[Given text]
════════════════

|
|
On 11 Apr 1998 12:18:55 GMT, m### [at] mcom (Fredrik) wrote:
>There is an PPro version, but where ?
>If anyone could put it up on their page/ftp account, and tell us, I
>and probably some others would be happier.
>Thanx in advance.
>
>/Fredrik
>
>--PII-300,64MB
I was watching this thread unsure if there was another P(OV)Pro
version, from the one I have. Now, that it seems to be sure, he meant
a POV version for the Pentium Pro optimized, as another, P2 user,
would not know about it, independantly of the question, if there ever
is out such a version, I post now here the readme file that goes with
the POVPro I have:
-------------------
POV-Ray(tm) 3.02.proton (POVPro)
Win32 Console (x86) Unofficial Optimized Version of the
Persistence of Vision(tm) Ray Tracer
1. Introduction.
2. Speed improvements: POVPro as a performance tool.
3. Additional command line switches.
4. Histograms accurate to 1 CPU cycle.
5. Win32 goodies.
6. Floating point precision and image accuracy.
6.1. Rounding mode.
6.2. Reciprocals.
6.3. Compensation.
6.4. Result.
7. Conclusion.
1. Introduction
---------------------------------------------------------------
POVPro is a Win32 console port of generic UNIX version of POV-Ray --
it's not a "stripped" Windows version.
The name POVPro is given to this version to somehow distinguish it
from other existing versions, like POVWin. It has nothing to do with
"professional" or "Pentium Pro". It simply illustrates the fact that
it
is made with Intel Reference C Compiler a.k.a Proton. Yet another
Intel's tool used is VTune 2.1 profiler.
POVPro requires Windows NT or Windows 95 -- it will *not* run on
Windows 3.x plus Win32s since it's a console application. POVPro does
*not* require Pentium Pro or even Pentium to run, it will run on
80486, but Pentium is strongly recommended. Additionally, you will be
unable to generate histograms on anything less than Pentium.
The following is a brief list of improvements to the official
version
of POV-Ray 3.02 ( see other sections for details ):
- 5% to 50% faster renderings,
- ability to examine internal representation of scenes,
- histograms accurate to 1 CPU cycle ( plus controllable accuracy ),
- long names support and other Win32 goodies.
POVPro is provided as a performance tool for experienced POV-Ray
users so that they can do their work faster. It's "examining internal
representation" feature may also be used by those willing to make
their
own enhancements to POV-Ray. But in any case you must obtain the full
package elsewhere -- please see the file POVWHERE.GET for more info.
POVPro ( enhanced version of POV-Ray 3.02 ) was made by me, Vadim
Sytnikov, and is distributed under the POV-Ray 3 general license --
please see the file POVLEGAL.DOC for details.
Copyright (C) 1996-1997 POV-Team(tm).
POVPro is (C) 1997 Vadim V. Sytnikov.

════════════════

[What you need to do]
(A) Answer these questions from the POVPro post:
(i) Which compiler was used to make POVPro?
(ii) Which operating systems does POVPro require?
(iii) Under what license is POVPro distributed?
(B) Write what follows in the POVPro post, starting after the line "POVPro is (C) 1997 Vadim V. Sytnikov".

════════════════

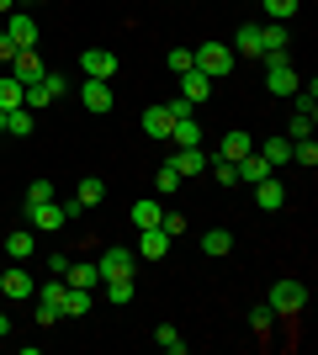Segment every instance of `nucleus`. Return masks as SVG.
<instances>
[{"mask_svg":"<svg viewBox=\"0 0 318 355\" xmlns=\"http://www.w3.org/2000/svg\"><path fill=\"white\" fill-rule=\"evenodd\" d=\"M27 223H32V234H59L69 223V212L59 202H27Z\"/></svg>","mask_w":318,"mask_h":355,"instance_id":"5","label":"nucleus"},{"mask_svg":"<svg viewBox=\"0 0 318 355\" xmlns=\"http://www.w3.org/2000/svg\"><path fill=\"white\" fill-rule=\"evenodd\" d=\"M233 170H239V180H249V186H255V180H265V175H271V164L260 159V148H249V154H244V159L233 164Z\"/></svg>","mask_w":318,"mask_h":355,"instance_id":"23","label":"nucleus"},{"mask_svg":"<svg viewBox=\"0 0 318 355\" xmlns=\"http://www.w3.org/2000/svg\"><path fill=\"white\" fill-rule=\"evenodd\" d=\"M64 282H69V286H91V292H96V286H101V270H96L91 260H80V266L69 260V270H64Z\"/></svg>","mask_w":318,"mask_h":355,"instance_id":"24","label":"nucleus"},{"mask_svg":"<svg viewBox=\"0 0 318 355\" xmlns=\"http://www.w3.org/2000/svg\"><path fill=\"white\" fill-rule=\"evenodd\" d=\"M170 69H175V74H186V69H197V59H191V48H170Z\"/></svg>","mask_w":318,"mask_h":355,"instance_id":"39","label":"nucleus"},{"mask_svg":"<svg viewBox=\"0 0 318 355\" xmlns=\"http://www.w3.org/2000/svg\"><path fill=\"white\" fill-rule=\"evenodd\" d=\"M159 228H165L170 239H181V234H186V212H165V218H159Z\"/></svg>","mask_w":318,"mask_h":355,"instance_id":"42","label":"nucleus"},{"mask_svg":"<svg viewBox=\"0 0 318 355\" xmlns=\"http://www.w3.org/2000/svg\"><path fill=\"white\" fill-rule=\"evenodd\" d=\"M64 286H69V282H64ZM91 302H96L91 286H69V292H64V318H85V313H91Z\"/></svg>","mask_w":318,"mask_h":355,"instance_id":"14","label":"nucleus"},{"mask_svg":"<svg viewBox=\"0 0 318 355\" xmlns=\"http://www.w3.org/2000/svg\"><path fill=\"white\" fill-rule=\"evenodd\" d=\"M154 345H159L165 355H181L186 350V340H181V329H175V324H159V329H154Z\"/></svg>","mask_w":318,"mask_h":355,"instance_id":"30","label":"nucleus"},{"mask_svg":"<svg viewBox=\"0 0 318 355\" xmlns=\"http://www.w3.org/2000/svg\"><path fill=\"white\" fill-rule=\"evenodd\" d=\"M292 159L303 164V170H313V164H318V148H313V138H297V144H292Z\"/></svg>","mask_w":318,"mask_h":355,"instance_id":"36","label":"nucleus"},{"mask_svg":"<svg viewBox=\"0 0 318 355\" xmlns=\"http://www.w3.org/2000/svg\"><path fill=\"white\" fill-rule=\"evenodd\" d=\"M6 37H11L16 48H37V21H32L27 11H11V27H6Z\"/></svg>","mask_w":318,"mask_h":355,"instance_id":"13","label":"nucleus"},{"mask_svg":"<svg viewBox=\"0 0 318 355\" xmlns=\"http://www.w3.org/2000/svg\"><path fill=\"white\" fill-rule=\"evenodd\" d=\"M170 244H175V239H170L165 228H138V250L133 254H143V260H165Z\"/></svg>","mask_w":318,"mask_h":355,"instance_id":"8","label":"nucleus"},{"mask_svg":"<svg viewBox=\"0 0 318 355\" xmlns=\"http://www.w3.org/2000/svg\"><path fill=\"white\" fill-rule=\"evenodd\" d=\"M106 297H112V302H133V276H112V282H106Z\"/></svg>","mask_w":318,"mask_h":355,"instance_id":"34","label":"nucleus"},{"mask_svg":"<svg viewBox=\"0 0 318 355\" xmlns=\"http://www.w3.org/2000/svg\"><path fill=\"white\" fill-rule=\"evenodd\" d=\"M32 128H37V112H27V106H16V112H6V133H11V138H27Z\"/></svg>","mask_w":318,"mask_h":355,"instance_id":"28","label":"nucleus"},{"mask_svg":"<svg viewBox=\"0 0 318 355\" xmlns=\"http://www.w3.org/2000/svg\"><path fill=\"white\" fill-rule=\"evenodd\" d=\"M170 128H175V117H170L165 106H149V112H143V133L149 138H170Z\"/></svg>","mask_w":318,"mask_h":355,"instance_id":"25","label":"nucleus"},{"mask_svg":"<svg viewBox=\"0 0 318 355\" xmlns=\"http://www.w3.org/2000/svg\"><path fill=\"white\" fill-rule=\"evenodd\" d=\"M11 74L21 80V85L43 80V59H37V48H16V53H11Z\"/></svg>","mask_w":318,"mask_h":355,"instance_id":"10","label":"nucleus"},{"mask_svg":"<svg viewBox=\"0 0 318 355\" xmlns=\"http://www.w3.org/2000/svg\"><path fill=\"white\" fill-rule=\"evenodd\" d=\"M233 53H244V59H265V48H260V27H255V21L233 32Z\"/></svg>","mask_w":318,"mask_h":355,"instance_id":"18","label":"nucleus"},{"mask_svg":"<svg viewBox=\"0 0 318 355\" xmlns=\"http://www.w3.org/2000/svg\"><path fill=\"white\" fill-rule=\"evenodd\" d=\"M207 170L223 180V186H239V170H233V159H223V154H207Z\"/></svg>","mask_w":318,"mask_h":355,"instance_id":"32","label":"nucleus"},{"mask_svg":"<svg viewBox=\"0 0 318 355\" xmlns=\"http://www.w3.org/2000/svg\"><path fill=\"white\" fill-rule=\"evenodd\" d=\"M170 138H175V144H181V148H197V144H202V128H197V122H191V117H181V122H175V128H170Z\"/></svg>","mask_w":318,"mask_h":355,"instance_id":"31","label":"nucleus"},{"mask_svg":"<svg viewBox=\"0 0 318 355\" xmlns=\"http://www.w3.org/2000/svg\"><path fill=\"white\" fill-rule=\"evenodd\" d=\"M0 133H6V112H0Z\"/></svg>","mask_w":318,"mask_h":355,"instance_id":"47","label":"nucleus"},{"mask_svg":"<svg viewBox=\"0 0 318 355\" xmlns=\"http://www.w3.org/2000/svg\"><path fill=\"white\" fill-rule=\"evenodd\" d=\"M202 250H207V254H228V250H233L228 228H207V234H202Z\"/></svg>","mask_w":318,"mask_h":355,"instance_id":"33","label":"nucleus"},{"mask_svg":"<svg viewBox=\"0 0 318 355\" xmlns=\"http://www.w3.org/2000/svg\"><path fill=\"white\" fill-rule=\"evenodd\" d=\"M0 11H6V16H11V0H0Z\"/></svg>","mask_w":318,"mask_h":355,"instance_id":"46","label":"nucleus"},{"mask_svg":"<svg viewBox=\"0 0 318 355\" xmlns=\"http://www.w3.org/2000/svg\"><path fill=\"white\" fill-rule=\"evenodd\" d=\"M64 292H69V286H64V276H53V282L37 292V324H43V329H53V324L64 318Z\"/></svg>","mask_w":318,"mask_h":355,"instance_id":"4","label":"nucleus"},{"mask_svg":"<svg viewBox=\"0 0 318 355\" xmlns=\"http://www.w3.org/2000/svg\"><path fill=\"white\" fill-rule=\"evenodd\" d=\"M0 292H6V297H11V302H16V297H32V292H37V286H32V276H27V270H21V266H11V270H6V276H0Z\"/></svg>","mask_w":318,"mask_h":355,"instance_id":"15","label":"nucleus"},{"mask_svg":"<svg viewBox=\"0 0 318 355\" xmlns=\"http://www.w3.org/2000/svg\"><path fill=\"white\" fill-rule=\"evenodd\" d=\"M154 191H159V196H170V191H181V170H175V164H165V170H159V175H154Z\"/></svg>","mask_w":318,"mask_h":355,"instance_id":"35","label":"nucleus"},{"mask_svg":"<svg viewBox=\"0 0 318 355\" xmlns=\"http://www.w3.org/2000/svg\"><path fill=\"white\" fill-rule=\"evenodd\" d=\"M133 250H106L101 260H96V270H101V282H112V276H133Z\"/></svg>","mask_w":318,"mask_h":355,"instance_id":"11","label":"nucleus"},{"mask_svg":"<svg viewBox=\"0 0 318 355\" xmlns=\"http://www.w3.org/2000/svg\"><path fill=\"white\" fill-rule=\"evenodd\" d=\"M6 254H11V260H32V254H37V239H32V228H16V234H6Z\"/></svg>","mask_w":318,"mask_h":355,"instance_id":"21","label":"nucleus"},{"mask_svg":"<svg viewBox=\"0 0 318 355\" xmlns=\"http://www.w3.org/2000/svg\"><path fill=\"white\" fill-rule=\"evenodd\" d=\"M297 85H303V80H297V64H292L287 53H271V59H265V90H271V96H292Z\"/></svg>","mask_w":318,"mask_h":355,"instance_id":"3","label":"nucleus"},{"mask_svg":"<svg viewBox=\"0 0 318 355\" xmlns=\"http://www.w3.org/2000/svg\"><path fill=\"white\" fill-rule=\"evenodd\" d=\"M80 69H85V80H112V74H117V53H112V48H85V53H80Z\"/></svg>","mask_w":318,"mask_h":355,"instance_id":"7","label":"nucleus"},{"mask_svg":"<svg viewBox=\"0 0 318 355\" xmlns=\"http://www.w3.org/2000/svg\"><path fill=\"white\" fill-rule=\"evenodd\" d=\"M21 101H27V85H21V80L6 69V74H0V112H16Z\"/></svg>","mask_w":318,"mask_h":355,"instance_id":"17","label":"nucleus"},{"mask_svg":"<svg viewBox=\"0 0 318 355\" xmlns=\"http://www.w3.org/2000/svg\"><path fill=\"white\" fill-rule=\"evenodd\" d=\"M11 53H16V43H11V37H6V32H0V74L11 69Z\"/></svg>","mask_w":318,"mask_h":355,"instance_id":"44","label":"nucleus"},{"mask_svg":"<svg viewBox=\"0 0 318 355\" xmlns=\"http://www.w3.org/2000/svg\"><path fill=\"white\" fill-rule=\"evenodd\" d=\"M170 164L181 170V180H186V175H202V170H207V148H202V144H197V148H181Z\"/></svg>","mask_w":318,"mask_h":355,"instance_id":"19","label":"nucleus"},{"mask_svg":"<svg viewBox=\"0 0 318 355\" xmlns=\"http://www.w3.org/2000/svg\"><path fill=\"white\" fill-rule=\"evenodd\" d=\"M287 27H281V21H265V27H260V48H265V53H287Z\"/></svg>","mask_w":318,"mask_h":355,"instance_id":"27","label":"nucleus"},{"mask_svg":"<svg viewBox=\"0 0 318 355\" xmlns=\"http://www.w3.org/2000/svg\"><path fill=\"white\" fill-rule=\"evenodd\" d=\"M260 6H265V16H271V21H287V16L297 11V0H260Z\"/></svg>","mask_w":318,"mask_h":355,"instance_id":"38","label":"nucleus"},{"mask_svg":"<svg viewBox=\"0 0 318 355\" xmlns=\"http://www.w3.org/2000/svg\"><path fill=\"white\" fill-rule=\"evenodd\" d=\"M27 202H53V180H43V175H37V180L27 186Z\"/></svg>","mask_w":318,"mask_h":355,"instance_id":"41","label":"nucleus"},{"mask_svg":"<svg viewBox=\"0 0 318 355\" xmlns=\"http://www.w3.org/2000/svg\"><path fill=\"white\" fill-rule=\"evenodd\" d=\"M255 207H260V212H281V207H287V186H281V180H271V175L255 180Z\"/></svg>","mask_w":318,"mask_h":355,"instance_id":"9","label":"nucleus"},{"mask_svg":"<svg viewBox=\"0 0 318 355\" xmlns=\"http://www.w3.org/2000/svg\"><path fill=\"white\" fill-rule=\"evenodd\" d=\"M207 90H212V80H207L202 69H186V74H181V96H186L191 106H197V101H207Z\"/></svg>","mask_w":318,"mask_h":355,"instance_id":"20","label":"nucleus"},{"mask_svg":"<svg viewBox=\"0 0 318 355\" xmlns=\"http://www.w3.org/2000/svg\"><path fill=\"white\" fill-rule=\"evenodd\" d=\"M64 90H69V80H64L59 69H43V80H32V85H27V101H21V106H27V112H43V106L59 101Z\"/></svg>","mask_w":318,"mask_h":355,"instance_id":"2","label":"nucleus"},{"mask_svg":"<svg viewBox=\"0 0 318 355\" xmlns=\"http://www.w3.org/2000/svg\"><path fill=\"white\" fill-rule=\"evenodd\" d=\"M127 218H133L138 228H159V218H165V207H159L154 196H143V202H133V212H127Z\"/></svg>","mask_w":318,"mask_h":355,"instance_id":"26","label":"nucleus"},{"mask_svg":"<svg viewBox=\"0 0 318 355\" xmlns=\"http://www.w3.org/2000/svg\"><path fill=\"white\" fill-rule=\"evenodd\" d=\"M191 59H197V69L207 74L212 85H218V80L233 69V59H239V53H233L228 43H202V48H191Z\"/></svg>","mask_w":318,"mask_h":355,"instance_id":"1","label":"nucleus"},{"mask_svg":"<svg viewBox=\"0 0 318 355\" xmlns=\"http://www.w3.org/2000/svg\"><path fill=\"white\" fill-rule=\"evenodd\" d=\"M80 101H85V112L101 117V112H112V85H106V80H85V85H80Z\"/></svg>","mask_w":318,"mask_h":355,"instance_id":"12","label":"nucleus"},{"mask_svg":"<svg viewBox=\"0 0 318 355\" xmlns=\"http://www.w3.org/2000/svg\"><path fill=\"white\" fill-rule=\"evenodd\" d=\"M101 196H106V186L96 175H85V180H80V191H75V207L80 212H85V207H101Z\"/></svg>","mask_w":318,"mask_h":355,"instance_id":"29","label":"nucleus"},{"mask_svg":"<svg viewBox=\"0 0 318 355\" xmlns=\"http://www.w3.org/2000/svg\"><path fill=\"white\" fill-rule=\"evenodd\" d=\"M32 6H48V0H32Z\"/></svg>","mask_w":318,"mask_h":355,"instance_id":"48","label":"nucleus"},{"mask_svg":"<svg viewBox=\"0 0 318 355\" xmlns=\"http://www.w3.org/2000/svg\"><path fill=\"white\" fill-rule=\"evenodd\" d=\"M249 148H255V138L244 133V128H233V133H223V144H218V154H223V159H233V164H239L244 154H249Z\"/></svg>","mask_w":318,"mask_h":355,"instance_id":"16","label":"nucleus"},{"mask_svg":"<svg viewBox=\"0 0 318 355\" xmlns=\"http://www.w3.org/2000/svg\"><path fill=\"white\" fill-rule=\"evenodd\" d=\"M249 324H255V334H260V340H271V329H276V313H271V308H255V313H249Z\"/></svg>","mask_w":318,"mask_h":355,"instance_id":"37","label":"nucleus"},{"mask_svg":"<svg viewBox=\"0 0 318 355\" xmlns=\"http://www.w3.org/2000/svg\"><path fill=\"white\" fill-rule=\"evenodd\" d=\"M303 302H308V286L303 282H276L265 308H271V313H303Z\"/></svg>","mask_w":318,"mask_h":355,"instance_id":"6","label":"nucleus"},{"mask_svg":"<svg viewBox=\"0 0 318 355\" xmlns=\"http://www.w3.org/2000/svg\"><path fill=\"white\" fill-rule=\"evenodd\" d=\"M6 334H11V318H6V313H0V340H6Z\"/></svg>","mask_w":318,"mask_h":355,"instance_id":"45","label":"nucleus"},{"mask_svg":"<svg viewBox=\"0 0 318 355\" xmlns=\"http://www.w3.org/2000/svg\"><path fill=\"white\" fill-rule=\"evenodd\" d=\"M287 138H292V144H297V138H313V117H303V112H297V117L287 122Z\"/></svg>","mask_w":318,"mask_h":355,"instance_id":"40","label":"nucleus"},{"mask_svg":"<svg viewBox=\"0 0 318 355\" xmlns=\"http://www.w3.org/2000/svg\"><path fill=\"white\" fill-rule=\"evenodd\" d=\"M260 159L271 164V170H276V164H292V138H287V133L265 138V148H260Z\"/></svg>","mask_w":318,"mask_h":355,"instance_id":"22","label":"nucleus"},{"mask_svg":"<svg viewBox=\"0 0 318 355\" xmlns=\"http://www.w3.org/2000/svg\"><path fill=\"white\" fill-rule=\"evenodd\" d=\"M165 112L181 122V117H191V101H186V96H175V101H165Z\"/></svg>","mask_w":318,"mask_h":355,"instance_id":"43","label":"nucleus"}]
</instances>
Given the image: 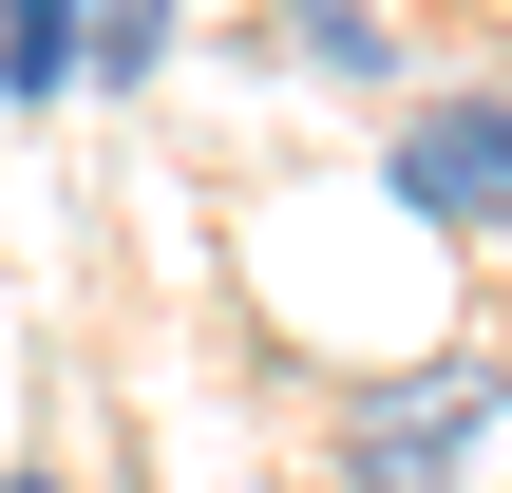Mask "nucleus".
Returning <instances> with one entry per match:
<instances>
[{
    "label": "nucleus",
    "instance_id": "1",
    "mask_svg": "<svg viewBox=\"0 0 512 493\" xmlns=\"http://www.w3.org/2000/svg\"><path fill=\"white\" fill-rule=\"evenodd\" d=\"M512 437V361H418L399 399H361L342 493H475V456Z\"/></svg>",
    "mask_w": 512,
    "mask_h": 493
},
{
    "label": "nucleus",
    "instance_id": "2",
    "mask_svg": "<svg viewBox=\"0 0 512 493\" xmlns=\"http://www.w3.org/2000/svg\"><path fill=\"white\" fill-rule=\"evenodd\" d=\"M399 209L456 228V247H494L512 228V95H418L399 114Z\"/></svg>",
    "mask_w": 512,
    "mask_h": 493
},
{
    "label": "nucleus",
    "instance_id": "3",
    "mask_svg": "<svg viewBox=\"0 0 512 493\" xmlns=\"http://www.w3.org/2000/svg\"><path fill=\"white\" fill-rule=\"evenodd\" d=\"M95 57V0H0V95H76Z\"/></svg>",
    "mask_w": 512,
    "mask_h": 493
},
{
    "label": "nucleus",
    "instance_id": "4",
    "mask_svg": "<svg viewBox=\"0 0 512 493\" xmlns=\"http://www.w3.org/2000/svg\"><path fill=\"white\" fill-rule=\"evenodd\" d=\"M285 38H304L323 76H399V19H380V0H285Z\"/></svg>",
    "mask_w": 512,
    "mask_h": 493
},
{
    "label": "nucleus",
    "instance_id": "5",
    "mask_svg": "<svg viewBox=\"0 0 512 493\" xmlns=\"http://www.w3.org/2000/svg\"><path fill=\"white\" fill-rule=\"evenodd\" d=\"M171 57V0H95V76H152Z\"/></svg>",
    "mask_w": 512,
    "mask_h": 493
},
{
    "label": "nucleus",
    "instance_id": "6",
    "mask_svg": "<svg viewBox=\"0 0 512 493\" xmlns=\"http://www.w3.org/2000/svg\"><path fill=\"white\" fill-rule=\"evenodd\" d=\"M0 493H57V475H0Z\"/></svg>",
    "mask_w": 512,
    "mask_h": 493
}]
</instances>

════════════════

[The responses]
(A)
(i) The Intel Reference C Compiler, also known as Proton.
(ii) Windows NT or Windows 95.
(iii) The POV-Ray 3 general license.

(B)
2. Speed Improvements: POVPro As A Performance Tool
---------------------------------------------------------------
I started to work on POVPro in order to incorporate some animation
enhancements not found in POV-Ray. Ray-traced animation is extremely
time-consuming, so I:
- used the best optimizing compiler ( Intel's Proton ),
- used its most-aggressive optimization modes,
- re-wrote several functions to incorporate general-purpose
optimizations ( like the use of reciprocals -- see sect. 6 ),
- reorganized source code go get the most of the compiler.
The results was so cheerful that I decided to make POVPro freely
available. Here is a brief illustration: after I ported generic UNIX
version to Win32, I started to profile it with VTune, make
enhancements, profile again, etc., with the following results for
*arbitrarily* chosen scene ( povray 3.02.wat.cwa is MS-DOS version
made
with Watcom C plus CauseWay DOS Extender ):
- povray 3.02.wat.cwa ................................ 53 secs
- povpro [ just ported ] ............................. 42 secs
- povpro [ + experimental optimization options ] ..... 41 secs
- povpro [ + rounding control set to "truncate" ] .... 39 secs
- povpro [ + my source code modifications ] .......... 36 secs
- povpro [ + profile-guided optimization ] ........... 35 secs
As you can see, net result for this scene is 53 / 35 = 51.4% speed
increase. Though the results are not always that good, you *will* see
the difference.
In general, speed increase is about 10-20%. For example,
POV3DEMO\RADIOS\RAD2.POV (radiosity) rendering yields the following
results:
- povray 3.02.wat.cwa ............ 2215 secs
- povpro [ fully optimized ] ..... 1764 secs ==> 25.5% faster.
I tested hundreds of POV-Ray's sample scenes, with and without
antialiasing, with and without the use of bounding slabs and vista
buffer; 17 animations; several radiosity renderings. There was the
*ONLY* slower rendering, POVSCN\LEVEL3\SNACK.POV:
- povray 3.02.wat.cwa [ antialiasing OFF ] . 70 secs
- povpro [ antialiasing OFF ]............... 58 secs ==> 20% faster
- povray 3.02.wat.cwa [ antialiasing ON ] .. 262 secs
- povpro [ antialiasing ON ] ............... 276 secs ==> 5% slower
POVPro worked faster, as always :-), but with antialiasing on, it made
considerably more passes this time. See section 6 for "how and why".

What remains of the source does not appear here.